A scraper to pull images from NBDC's network of buoys that have cam feeds (link), lonely sensors that constantly monitor our seas, air and atmosphere. The cameras are updated on an hourly basis, so the script is set to scrape the feeds every hour from the time it starts running.
Make sure you have node installed. Download the files, open a terminal in the buoy-cam-scraper folder and run:
npm install
Open up a terminal in buoy-cam-scraper/ and run:
npm run scrape-cams
This will start reading and capturing new images from the buoy cameras and saving them to scraped-images. The script will re-scrape every 1 hour. Each file is named in the following format:
[UTC ms when photo was taken by buoy]-[UTC ms when photo was downloaded]-[ID of buoy].jpg
The UTC time when the photo was taken by the buoy is parsed via OCR using tesseract.js. Images that have no data (i.e. all white images) and images that have already been downloaded will be skipped.

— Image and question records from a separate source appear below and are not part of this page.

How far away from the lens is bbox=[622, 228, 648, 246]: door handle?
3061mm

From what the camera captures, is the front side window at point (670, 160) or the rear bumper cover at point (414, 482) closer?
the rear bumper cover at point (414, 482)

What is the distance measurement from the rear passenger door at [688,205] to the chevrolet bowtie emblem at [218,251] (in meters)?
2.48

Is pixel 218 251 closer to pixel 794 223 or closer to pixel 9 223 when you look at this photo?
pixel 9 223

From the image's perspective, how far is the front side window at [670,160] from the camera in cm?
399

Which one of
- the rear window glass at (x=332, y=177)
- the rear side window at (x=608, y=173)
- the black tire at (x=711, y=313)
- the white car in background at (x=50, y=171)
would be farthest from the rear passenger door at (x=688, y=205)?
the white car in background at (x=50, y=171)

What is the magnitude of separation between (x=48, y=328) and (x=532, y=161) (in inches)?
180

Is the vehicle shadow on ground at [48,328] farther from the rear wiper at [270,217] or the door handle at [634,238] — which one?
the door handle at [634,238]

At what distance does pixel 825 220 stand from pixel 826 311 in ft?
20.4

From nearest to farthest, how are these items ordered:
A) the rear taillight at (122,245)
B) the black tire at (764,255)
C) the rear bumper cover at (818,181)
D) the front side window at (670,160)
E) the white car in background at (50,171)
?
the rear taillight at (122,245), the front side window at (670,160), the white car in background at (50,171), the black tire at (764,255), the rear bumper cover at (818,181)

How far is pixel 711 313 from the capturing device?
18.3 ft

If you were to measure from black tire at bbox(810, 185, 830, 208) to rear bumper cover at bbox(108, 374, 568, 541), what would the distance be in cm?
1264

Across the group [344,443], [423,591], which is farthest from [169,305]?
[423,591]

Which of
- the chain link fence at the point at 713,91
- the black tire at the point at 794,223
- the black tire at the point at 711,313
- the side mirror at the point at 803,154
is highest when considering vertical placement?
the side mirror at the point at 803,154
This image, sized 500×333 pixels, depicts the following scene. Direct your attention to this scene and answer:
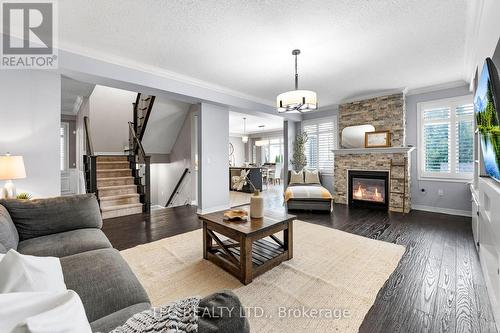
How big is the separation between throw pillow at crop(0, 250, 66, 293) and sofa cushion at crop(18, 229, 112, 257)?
2.86 feet

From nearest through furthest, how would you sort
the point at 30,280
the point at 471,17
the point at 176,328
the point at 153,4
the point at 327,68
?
1. the point at 176,328
2. the point at 30,280
3. the point at 153,4
4. the point at 471,17
5. the point at 327,68

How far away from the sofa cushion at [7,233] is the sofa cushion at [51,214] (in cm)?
10

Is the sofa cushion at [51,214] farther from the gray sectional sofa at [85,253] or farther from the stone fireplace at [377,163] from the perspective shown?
the stone fireplace at [377,163]

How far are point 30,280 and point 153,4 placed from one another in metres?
2.43

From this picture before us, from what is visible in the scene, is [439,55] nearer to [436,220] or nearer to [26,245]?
[436,220]

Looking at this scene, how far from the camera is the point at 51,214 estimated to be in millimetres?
2160

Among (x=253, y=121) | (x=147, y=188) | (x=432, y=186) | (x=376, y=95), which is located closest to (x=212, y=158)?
(x=147, y=188)

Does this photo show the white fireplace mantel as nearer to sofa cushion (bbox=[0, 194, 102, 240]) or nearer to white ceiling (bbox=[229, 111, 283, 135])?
white ceiling (bbox=[229, 111, 283, 135])

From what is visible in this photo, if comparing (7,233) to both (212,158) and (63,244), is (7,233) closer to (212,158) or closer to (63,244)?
(63,244)

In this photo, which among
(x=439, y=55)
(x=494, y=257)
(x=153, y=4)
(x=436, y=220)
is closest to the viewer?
(x=494, y=257)

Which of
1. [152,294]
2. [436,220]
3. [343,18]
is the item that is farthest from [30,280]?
[436,220]

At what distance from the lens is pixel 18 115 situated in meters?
2.91

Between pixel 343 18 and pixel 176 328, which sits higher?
pixel 343 18

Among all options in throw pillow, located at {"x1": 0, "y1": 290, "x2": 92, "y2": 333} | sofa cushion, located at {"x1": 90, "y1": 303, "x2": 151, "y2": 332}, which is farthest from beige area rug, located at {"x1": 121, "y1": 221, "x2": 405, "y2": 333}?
throw pillow, located at {"x1": 0, "y1": 290, "x2": 92, "y2": 333}
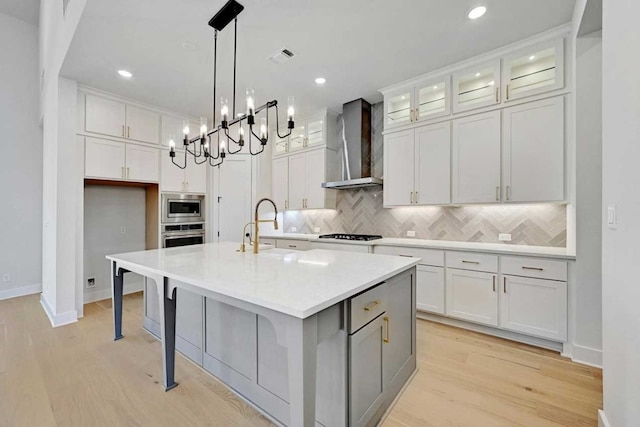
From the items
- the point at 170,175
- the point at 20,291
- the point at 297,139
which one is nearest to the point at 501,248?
the point at 297,139

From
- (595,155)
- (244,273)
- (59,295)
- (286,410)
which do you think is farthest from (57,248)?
(595,155)

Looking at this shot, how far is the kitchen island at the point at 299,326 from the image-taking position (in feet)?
3.63

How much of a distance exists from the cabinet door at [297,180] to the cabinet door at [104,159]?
2444mm

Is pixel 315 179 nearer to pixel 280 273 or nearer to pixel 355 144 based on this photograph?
pixel 355 144

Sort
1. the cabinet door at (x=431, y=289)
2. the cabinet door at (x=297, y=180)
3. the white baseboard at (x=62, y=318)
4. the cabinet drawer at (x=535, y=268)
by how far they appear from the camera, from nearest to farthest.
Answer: the cabinet drawer at (x=535, y=268)
the cabinet door at (x=431, y=289)
the white baseboard at (x=62, y=318)
the cabinet door at (x=297, y=180)

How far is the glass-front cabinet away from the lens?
10.5 ft

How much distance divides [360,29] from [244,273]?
228 cm

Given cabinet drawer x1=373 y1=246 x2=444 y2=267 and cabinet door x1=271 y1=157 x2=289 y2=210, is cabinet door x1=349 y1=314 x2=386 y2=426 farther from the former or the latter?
cabinet door x1=271 y1=157 x2=289 y2=210

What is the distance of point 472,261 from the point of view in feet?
9.14

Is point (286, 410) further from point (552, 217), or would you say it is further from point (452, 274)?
point (552, 217)

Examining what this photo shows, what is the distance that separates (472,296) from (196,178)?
430cm

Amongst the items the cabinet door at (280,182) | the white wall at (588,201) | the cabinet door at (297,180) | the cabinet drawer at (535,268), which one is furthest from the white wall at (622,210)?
the cabinet door at (280,182)

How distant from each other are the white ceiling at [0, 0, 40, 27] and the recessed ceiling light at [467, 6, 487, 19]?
6098mm

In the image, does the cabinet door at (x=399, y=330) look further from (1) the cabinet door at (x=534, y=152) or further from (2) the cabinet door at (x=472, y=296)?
(1) the cabinet door at (x=534, y=152)
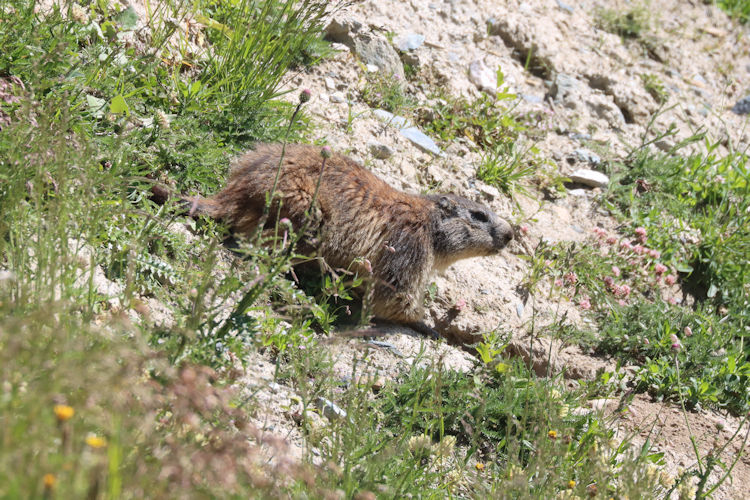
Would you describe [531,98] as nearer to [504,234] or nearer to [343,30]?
[343,30]

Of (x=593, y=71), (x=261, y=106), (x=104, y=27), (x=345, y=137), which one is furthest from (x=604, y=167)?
(x=104, y=27)

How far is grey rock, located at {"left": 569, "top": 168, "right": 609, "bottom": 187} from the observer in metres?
7.93

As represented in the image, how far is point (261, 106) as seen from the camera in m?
5.99

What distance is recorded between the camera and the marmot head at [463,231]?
607 centimetres

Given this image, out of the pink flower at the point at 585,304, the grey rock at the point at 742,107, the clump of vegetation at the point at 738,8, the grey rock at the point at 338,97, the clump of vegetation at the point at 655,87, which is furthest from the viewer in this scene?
the clump of vegetation at the point at 738,8

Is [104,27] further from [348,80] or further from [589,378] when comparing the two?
[589,378]

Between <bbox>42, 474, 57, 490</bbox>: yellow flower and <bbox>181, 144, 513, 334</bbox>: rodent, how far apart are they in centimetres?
304

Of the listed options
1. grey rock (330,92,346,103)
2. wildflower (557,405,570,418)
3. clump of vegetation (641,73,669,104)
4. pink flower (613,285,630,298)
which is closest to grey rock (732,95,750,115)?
clump of vegetation (641,73,669,104)

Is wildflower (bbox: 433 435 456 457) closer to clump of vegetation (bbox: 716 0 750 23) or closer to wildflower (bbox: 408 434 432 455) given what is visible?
wildflower (bbox: 408 434 432 455)

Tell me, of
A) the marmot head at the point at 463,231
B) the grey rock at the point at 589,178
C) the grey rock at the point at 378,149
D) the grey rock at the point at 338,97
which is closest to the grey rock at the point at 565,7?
the grey rock at the point at 589,178

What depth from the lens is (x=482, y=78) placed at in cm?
833

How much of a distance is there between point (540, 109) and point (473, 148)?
55.4 inches

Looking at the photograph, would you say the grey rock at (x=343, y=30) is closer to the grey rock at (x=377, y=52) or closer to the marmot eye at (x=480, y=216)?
the grey rock at (x=377, y=52)

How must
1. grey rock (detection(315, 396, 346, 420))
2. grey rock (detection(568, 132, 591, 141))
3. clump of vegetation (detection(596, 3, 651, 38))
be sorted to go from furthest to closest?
clump of vegetation (detection(596, 3, 651, 38)) < grey rock (detection(568, 132, 591, 141)) < grey rock (detection(315, 396, 346, 420))
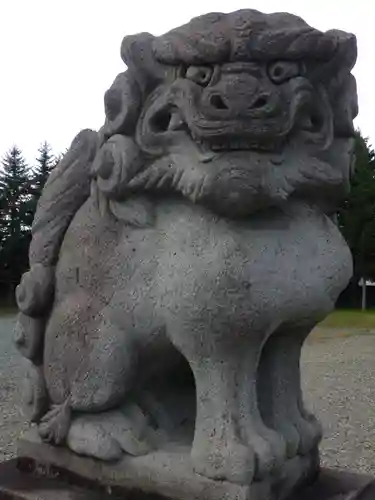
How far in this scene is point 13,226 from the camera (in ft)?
59.9

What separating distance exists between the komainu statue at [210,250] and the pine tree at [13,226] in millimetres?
16302

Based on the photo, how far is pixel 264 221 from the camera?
170 cm

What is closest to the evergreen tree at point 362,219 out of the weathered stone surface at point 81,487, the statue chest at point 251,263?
the weathered stone surface at point 81,487

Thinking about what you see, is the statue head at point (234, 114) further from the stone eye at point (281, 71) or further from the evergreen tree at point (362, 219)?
the evergreen tree at point (362, 219)

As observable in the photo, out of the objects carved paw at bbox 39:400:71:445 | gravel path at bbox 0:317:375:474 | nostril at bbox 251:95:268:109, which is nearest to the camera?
nostril at bbox 251:95:268:109

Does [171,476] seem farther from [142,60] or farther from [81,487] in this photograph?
[142,60]

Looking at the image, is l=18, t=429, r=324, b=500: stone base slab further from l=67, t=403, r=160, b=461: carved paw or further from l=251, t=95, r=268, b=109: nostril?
l=251, t=95, r=268, b=109: nostril

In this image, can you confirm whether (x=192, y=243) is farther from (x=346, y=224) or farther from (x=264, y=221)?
(x=346, y=224)

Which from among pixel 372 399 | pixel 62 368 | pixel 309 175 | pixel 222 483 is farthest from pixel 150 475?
pixel 372 399

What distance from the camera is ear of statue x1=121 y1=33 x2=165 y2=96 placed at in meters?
1.71

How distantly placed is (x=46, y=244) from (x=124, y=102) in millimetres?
541

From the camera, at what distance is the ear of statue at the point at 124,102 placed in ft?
5.72

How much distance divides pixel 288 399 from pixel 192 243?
1.79 feet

The code is written to be run on a Raspberry Pi. On a Raspberry Pi 3, it takes about ~2 minutes to scrape images from all the buoy cams. The bulk of the time is spent on OCR.
See the info about the NBDC web APIs here.
The data folder contains some scraped meta information:
- buoycam-id-list.json - a list of buoy IDs that have cameras, hand collected on 8/1/17
- buoycam-info.json - meta information about the buoy cams including: name, lat-long location and a base 64 image of the buoy. Scraped on 3/27/18 using
npm run gather-station-info
.
Note: last scraped data is stored with date appended to filenames.